A risentire maggiormente degli impatti socio-economici della Sugar tax saranno le Pmi, che rappresentano ben il 64% delle aziende totali del settore. Ma non rimarranno illese neppure le aziende della filiera: i fornitori vedranno infatti un calo di acquisti di materie prime food e non food per 250 milioni, con ripercussioni importanti anche a livello territoriale, in particolare per regioni come Sicilia e Calabria, da cui principalmente l’industria acquista la frutta. E in questo scenario – fanno notare le due associazioni – potrebbe delinearsi il pericolo che le aziende siano costrette ad approvvigionarsi dall’estero a minor costi rispetto a quelli nazionali.
Ma la lista delle criticità non si ferma qui. “La Sugar tax – afferma il presidente di Confagricoltura, Massimiliano Giansanti – rischia di dare il colpo di grazia al comparto saccarifero nazionale, già fortemente danneggiato dalla liberalizzazione delle quote, che ha contribuito alla decimazione del numero di imprese e di zuccherifici. La tassa andrebbe infatti a ripercuotersi direttamente sulla filiera dei succhi di frutta italiani, aprendo la strada al Nutriscore, il sistema di etichettatura basato esclusivamente su quantità standard di assunzione, senza tenere conto della qualità e della tipicità di bevande e cibi”.

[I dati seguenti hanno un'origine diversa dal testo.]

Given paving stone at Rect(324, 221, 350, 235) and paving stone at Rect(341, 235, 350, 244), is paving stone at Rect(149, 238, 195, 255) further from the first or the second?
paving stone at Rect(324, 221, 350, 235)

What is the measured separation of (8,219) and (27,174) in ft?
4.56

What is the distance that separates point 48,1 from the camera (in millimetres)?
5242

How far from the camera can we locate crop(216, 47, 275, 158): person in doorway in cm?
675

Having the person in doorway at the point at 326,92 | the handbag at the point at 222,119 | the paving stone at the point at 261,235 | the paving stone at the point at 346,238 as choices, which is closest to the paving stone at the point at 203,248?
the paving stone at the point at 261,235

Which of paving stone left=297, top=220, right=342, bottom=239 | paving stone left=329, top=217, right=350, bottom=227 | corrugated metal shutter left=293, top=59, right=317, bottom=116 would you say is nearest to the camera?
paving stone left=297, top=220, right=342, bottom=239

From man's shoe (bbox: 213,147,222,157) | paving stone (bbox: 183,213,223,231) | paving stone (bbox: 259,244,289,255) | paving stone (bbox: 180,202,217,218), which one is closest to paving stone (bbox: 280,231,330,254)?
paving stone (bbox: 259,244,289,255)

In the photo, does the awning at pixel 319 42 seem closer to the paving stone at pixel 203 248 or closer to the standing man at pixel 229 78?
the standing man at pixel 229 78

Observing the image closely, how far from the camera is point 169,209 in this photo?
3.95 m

Le previsioni, insomma, non sono confortanti. “Lo scenario che ci attende nei prossimi mesi è molto incerto a causa degli effetti della pandemia – conclude Pierini -. L’aggiunta della nuova tassazione produrrà ulteriori effetti negativi sul mercato. Che si possono però evitare con un ripensamento del Governo. Non possiamo permettere che una tassa – che, come dimostrato nei Paesi in cui è in vigore, non ha reali effetti benefici per la salute – affossi completamente un settore economico radicato su tutto il territorio nazionale, ricco di Pmi fortemente collegate alla filiera nazionale e di prodotti espressione del made in Italy come aranciate, limonate, gassose, cedrate, spume, chinotti”. E da qui l’appello alle istituzioni. “Le imprese – conclude Pierini – chiedono interventi per essere aiutate a uscire dalla crisi e recuperare i livelli pre-pandemia, senza ulteriori nuovi ostacoli. In due parole, lasciateci lavorare per non scomparire”.